EL-MUVAFAKAT *ŞATİBİ*
İCTİHAD / FETVA / İKİNCİ
MESELE:
Müftiden sadır olan fetva, sözü ile olduğu gibi fiili ve ikrarı
(onay) yolu ile de olur.
Sözlü fetva: Söz ile
verilen fetva konusu açıktır; dolayısıyla üzerinde durmaya gerek yoktur.
Fiili fetva: Fetvanın
fiil ile olabilmesi iki yoldan olur:
(1) Fiil,
kullanılışı yaygın olarak biline bir konuda anlatma kasdı
içerir.
Bu tür fiiller açık söz
yerine geçer. Mesela Rasulullah [s.a.v.] parmakları
açık olarak iki elini göstermiş ve: "Ay böyle, böyle ve böyledir"
buyurmuştur. Rasulullah'a [s.a.v.] hacc hakkında soru sorulmuş ve (soruyu soran kişi):
"Şeytan taşlamadan önce kurban kestim. Ne gerekir?" demiş,
Rasulullah [s.a.v.]da başı ile işaret etmiş ve "Bir günah
yoktur" demiştir. Yine Rasulullah [s.a.v.] şöyle
buyurmuştur: İlim alınır, ortaya bilgisizlik ve fitneler çıkar, herc çoğalır" Dediler ki: "Here
nedir? Ya Rasulallah!" o eliyle: "İşte
böyle" buyurdu ve sanki öldürmeyi tarif ediyormuş gibi eliyle işarette
bulundu. Güneş tutulması (küslif) hakkındaki Hz. Aişe hadisi de böyledir. Şöyle ki: Esma, namaz kılmakta
olan Hz. Aişe'ye gelmiş ve "İnsanların bu hali
ne?" diye sual sormuş. O da başı ile göğe işaret etmiş. "Bu. bir ayet midir?" demiş. Hz. Aişe
de: "Başı ile (evet anlamına) işaret etmiş" Rasulullah
[s.a.v.], kendisine namaz vakitlerini soran kişiye: "Bu iki günü bizimle
birlikte kıl!" demiş, sonunda da: 'Vakit, bu ikisi arasındadır"

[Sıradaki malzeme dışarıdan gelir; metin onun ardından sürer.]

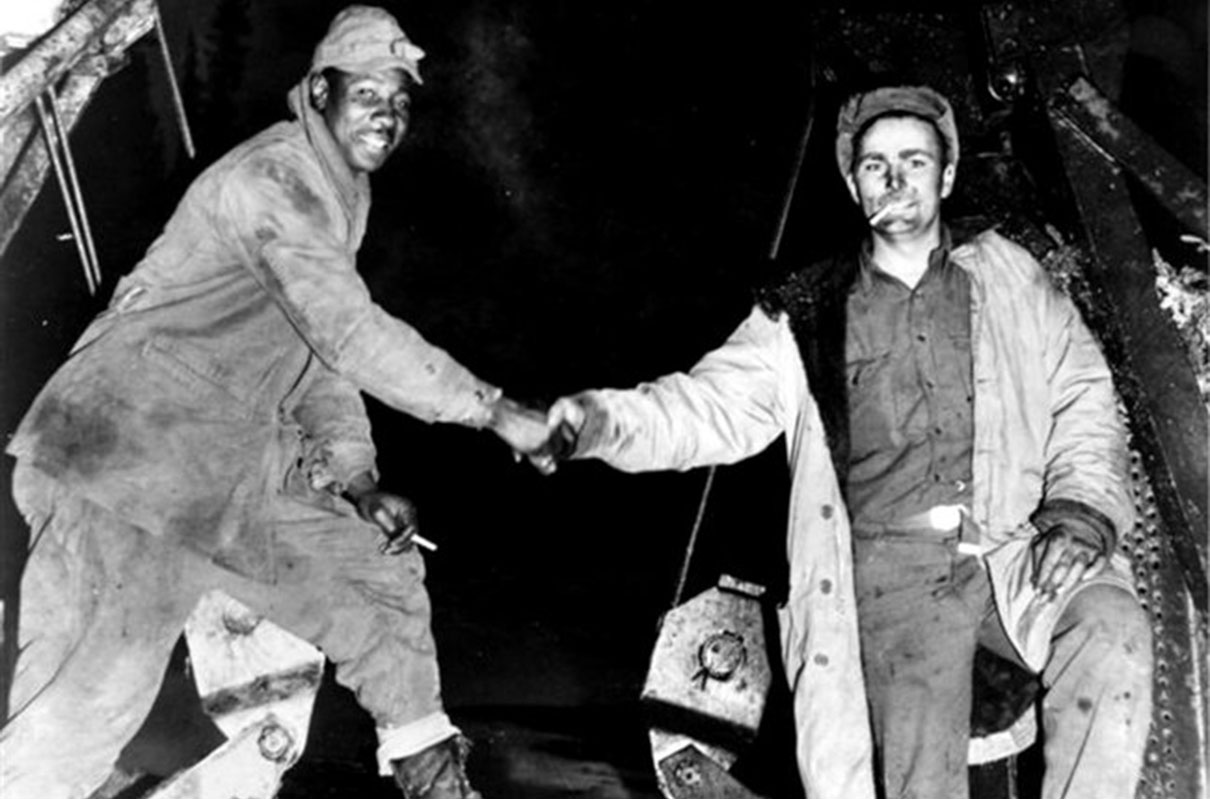 Image of black and white American soldiers shaking hands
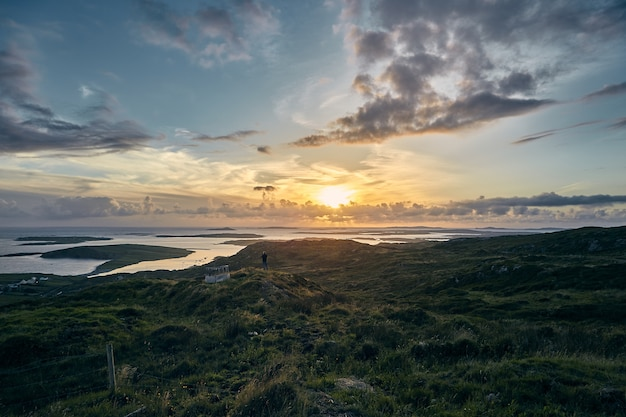 Bela foto de um pôr do sol na sky road, clifden, na irlanda, com campos verdes e oceano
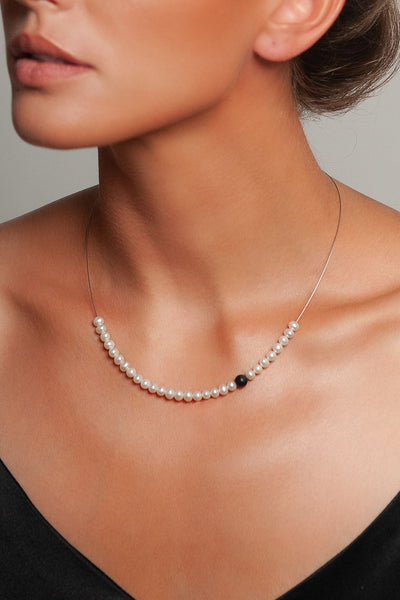 Abacus Pearl Necklace with an Onyx Bead by Peregrina Pearls on a Model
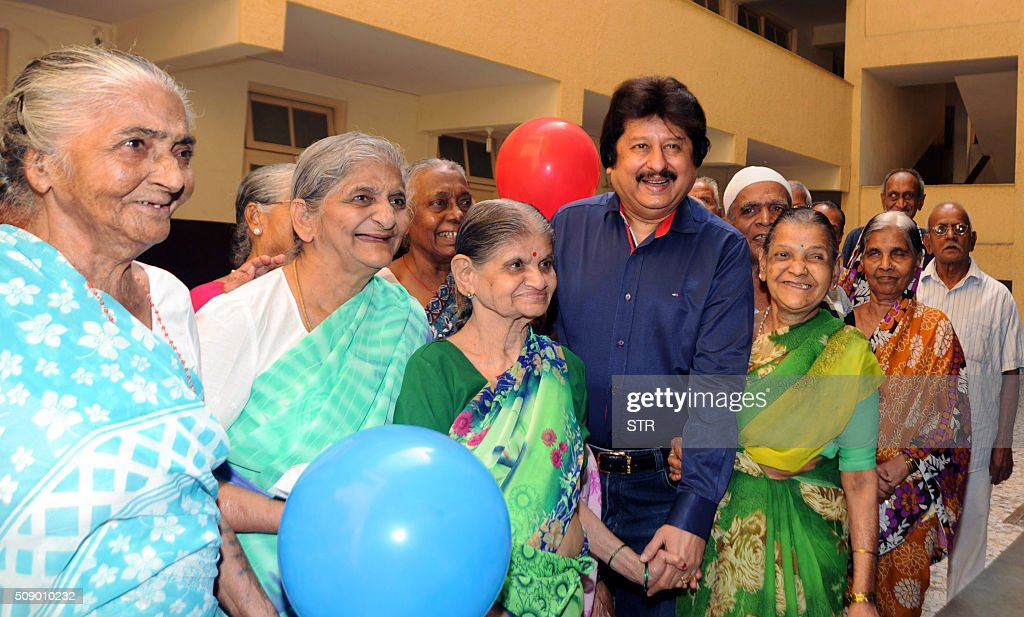 Indian Ghazal maestro Pankaj Udhas (centre R) visits an old people's home for a concert to mark his 35 years in show business in Mumbai on February 8, 2016. AFP PHOTO / AFP / STR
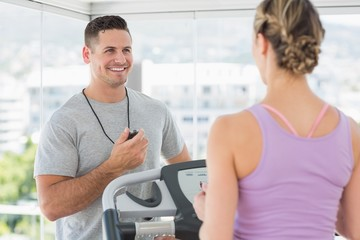 Trainer helping woman on treadmill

buyurmuştur. Bu manada örnekler gerçekten pek çoktur.
(2) Nümune-i imtisal
olma ve bu amaçla gönderilmiş bulunmasının gereği olarak fıillerin
beyan manası içermesi: Bunun esası Allah Teala'nın şu
buyruğudur: "Zeyd, o kadından ilişiğini kesince
biz onu sana nikahladık ki (bundan böyle) evlatlıkları, karılarıyla
ilişkilerini kestikleri (onları boşadıkları) zaman o kadınlarla evlenmek
hususunda mü'minlere bir güçlük olmasın"[Ahzab 37] Hz. İbrahim hakkında ise: "İbrahim'de ve
onunla beraber olanlarda, sizin için gerçekten güzel bir örnek vardır ... "[Mümtehine 4]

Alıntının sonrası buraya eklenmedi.